Carte postale du désert
C’est un peu comme une traversée d’un désert. Même si il pleut des cordes. Enfin j’imagine. J’imagine parce que je n’ai jamais traversé de désert. J’imagine que c’est un peu comme ça. Tous les chemins que tu peux emprunter se ressemblent et sont si différents en même temps. Tu finis par ne plus trop avoir confiance en ta boussole. Tu finis par ne plus trop te fier à ce que tu vois et ce que tu entends. Tu te demandes si ce sont des mirages. Si tu rêves ou si tu sais. Si tu crois ou si tu veux. Tu as soif, tu as chaud, tu as froid, tu as faim. Tu dois avancer. Marche ou crève. Tu dois. Tu te demandes justement quels sont tes devoirs. D’où vient cette notion au fond. C’est un peu comme une traversée du désert. Pleine d’imprévus. Tu t’accroches à tes repères et te laisses guider en même temps. Tu t’arrêtes à des endroits auxquels tu n’aurais jamais pensé t’arrêter. Tu fais des rencontres que tu n’aurais pas imaginées. Tu suis des chemins que tu pensais être des voies secondaires et qui deviennent des vraies découvertes. Tu ranges ta boussole dans ta poche, tu fermes les yeux et tu écoutes tes émotions. Puis tu reprends la marche. Tu redeviens toi-même dans le désert. Tu remets tes pendules à l’heure. Des choses qui n’avaient plus trop d’importance en reprennent beaucoup. Tu ne forces plus ton style. Tu es toi. Tu marches à ton rythme. Le temps prend une autre dimension. Tu as du temps à des moments et à des endroits où tu n’en avais pas. Tu souris à ce qui te fait sourire. Tu t’attardes sur ce qui t’attire. Tes jours et tes nuits deviennent différents ou alors redeviennent comme avant. Tu ne sais pas trop si c’est comme avant. Tu l’imagines parce que tes souvenirs sont lointains, embrumés, embués, brouillés. Comme si c’était il y a très longtemps. Tu tisses des liens entre beaucoup de choses et d’évènements que tu croyais sans relation, sans dénominateur commun. Alors que si. Tu relies des tas de choses entre elles et tu relis des passages de ta vie comme une histoire différente ou complétée. Un peu comme quand on regarde un film plusieurs fois et que l’on découvre des choses que l’on n’avait pas vues, entendues, ressenties la première fois. Tes priorités changent. Ta manière de faire, d’avancer, de marcher dans le désert change. Tu t’enfonces dans le désert et tu te sens fort. Tu te sens toi-même. Tu es authentique. Tu ne triches pas. C’est sans doute comme une traversée d’un désert.

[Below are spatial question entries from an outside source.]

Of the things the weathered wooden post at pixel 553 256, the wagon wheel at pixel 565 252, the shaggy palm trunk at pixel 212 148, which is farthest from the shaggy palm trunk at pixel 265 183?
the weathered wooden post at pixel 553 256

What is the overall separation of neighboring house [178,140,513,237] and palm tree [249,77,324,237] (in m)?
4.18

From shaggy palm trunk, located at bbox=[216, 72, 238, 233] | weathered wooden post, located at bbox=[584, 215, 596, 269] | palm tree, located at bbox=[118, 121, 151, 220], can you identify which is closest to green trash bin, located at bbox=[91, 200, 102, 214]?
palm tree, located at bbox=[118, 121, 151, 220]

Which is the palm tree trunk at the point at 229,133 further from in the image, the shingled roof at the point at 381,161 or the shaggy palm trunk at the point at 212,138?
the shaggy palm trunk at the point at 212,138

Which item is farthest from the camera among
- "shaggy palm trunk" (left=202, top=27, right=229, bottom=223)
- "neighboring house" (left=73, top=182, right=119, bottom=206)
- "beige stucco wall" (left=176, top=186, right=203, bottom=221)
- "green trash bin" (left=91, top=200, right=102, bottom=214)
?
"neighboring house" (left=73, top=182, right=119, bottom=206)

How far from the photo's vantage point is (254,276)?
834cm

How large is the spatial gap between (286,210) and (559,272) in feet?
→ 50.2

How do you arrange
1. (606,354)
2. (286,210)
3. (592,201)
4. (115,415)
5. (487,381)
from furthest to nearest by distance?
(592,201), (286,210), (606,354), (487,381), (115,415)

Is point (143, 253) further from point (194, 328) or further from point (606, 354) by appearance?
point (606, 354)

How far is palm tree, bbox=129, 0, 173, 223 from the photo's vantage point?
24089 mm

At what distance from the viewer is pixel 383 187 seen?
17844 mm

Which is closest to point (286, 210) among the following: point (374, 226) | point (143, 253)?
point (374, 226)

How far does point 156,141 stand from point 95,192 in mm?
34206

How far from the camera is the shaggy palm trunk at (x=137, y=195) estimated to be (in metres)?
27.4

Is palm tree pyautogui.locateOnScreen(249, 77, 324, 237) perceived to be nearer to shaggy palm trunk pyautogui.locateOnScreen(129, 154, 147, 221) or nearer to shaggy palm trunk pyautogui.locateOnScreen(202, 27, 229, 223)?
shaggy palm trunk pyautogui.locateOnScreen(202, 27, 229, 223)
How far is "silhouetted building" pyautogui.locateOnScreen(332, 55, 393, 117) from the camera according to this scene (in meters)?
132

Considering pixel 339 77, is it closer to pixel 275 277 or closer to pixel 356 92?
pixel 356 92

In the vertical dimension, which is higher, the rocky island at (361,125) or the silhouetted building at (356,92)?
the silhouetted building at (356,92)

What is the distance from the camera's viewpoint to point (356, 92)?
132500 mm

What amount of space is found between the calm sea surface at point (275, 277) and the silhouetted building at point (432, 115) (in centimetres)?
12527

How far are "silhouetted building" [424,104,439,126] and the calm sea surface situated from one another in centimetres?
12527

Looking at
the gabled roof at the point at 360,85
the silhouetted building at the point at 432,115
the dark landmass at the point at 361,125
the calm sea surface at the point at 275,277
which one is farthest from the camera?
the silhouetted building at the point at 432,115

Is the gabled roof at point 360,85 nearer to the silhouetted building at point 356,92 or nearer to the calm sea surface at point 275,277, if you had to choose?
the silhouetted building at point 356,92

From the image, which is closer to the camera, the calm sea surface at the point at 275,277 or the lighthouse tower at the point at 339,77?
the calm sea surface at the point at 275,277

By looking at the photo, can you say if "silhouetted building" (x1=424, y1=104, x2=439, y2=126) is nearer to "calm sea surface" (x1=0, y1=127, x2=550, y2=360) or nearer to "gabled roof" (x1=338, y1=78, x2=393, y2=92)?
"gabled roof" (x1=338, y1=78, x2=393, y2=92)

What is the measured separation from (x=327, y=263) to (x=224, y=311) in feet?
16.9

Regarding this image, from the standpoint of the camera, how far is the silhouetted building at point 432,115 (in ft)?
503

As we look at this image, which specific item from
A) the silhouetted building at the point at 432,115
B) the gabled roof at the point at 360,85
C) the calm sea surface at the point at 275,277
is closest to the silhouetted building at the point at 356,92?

Je n’avais jamais vraiment prêté attention aux machines qui distribuent des jeux de grattage. Je crois que je n’ai jamais vraiment eu un intérêt ni un goût particulier pour les jeux de loterie et que je n’en aurais jamais vraiment. Je suis plutôt l’inverse du genre de celui qui joue sa grille de loto toutes les semaines. Je n’ai jamais vu de près une grille du loto. Avant, quand j’avais du temps avant que le train n'arrive, je me barricadais dans mes trucs. Je ne regardais pas vraiment autour de moi. Je lisais mes e-mails. Continuais d’écrire un document. Ou alors je m’asseyais sur un banc et m’enfermais sur moi-même. Je refaisais des trucs dans ma tête. Des trucs sans vraiment trop d’importance. Des questions qui n’avaient pas vraiment lieu de se poser pour vivre et pour avancer. Je ne prêtais pas vraiment attention à ce qu’il y avait autour de moi. Je crois que je n’ai plus trop envie de faire ça. Depuis peu j’ai cassé les habitudes. J’utilise le temps différemment. Il a pris une importance différente pour moi en ce moment. En fonction du rythme que je dois m’imposer. En fonction de la partie que je traverse. Je lui économise toutes ces questions sans grand intérêt. Ces choses qu’on refait dans sa tête mais qui n’apporte pas grand-chose. J’avais du temps cette fois ci. Du temps pour observer la vie autour de moi. Je crois que c’est en observant la vie autour de soi que l’on se crée un moment pour essayer de répondre aux vraies questions qui nous tourmentent. On se projette dans la vie qu’on observe. On y met nos questions en perspective. L’autre jour j’ai passé 2 heures sur un banc d’une rue passante de Zürich. J’ai laissé courir mon imagination, ma créativité au fil de ce que j’observais, au fil des vies auxquelles je m’amarrais. Je me projetais dans des situations. Comme une sorte d’ « empathie de situation ». J’y retrouvais mes questions. Les vraies, les utiles. Je devenais de plus en plus créatif. J’étais loin de mes séances tête baissée dans mes trucs de tous les jours. Je ne refaisais pas des trucs dans ma tête, je faisais. Je suis revenu avec plein d’idées en tête. Je suis revenu avec le sourire aux lèvres. J’avais pris du recul en me projetant.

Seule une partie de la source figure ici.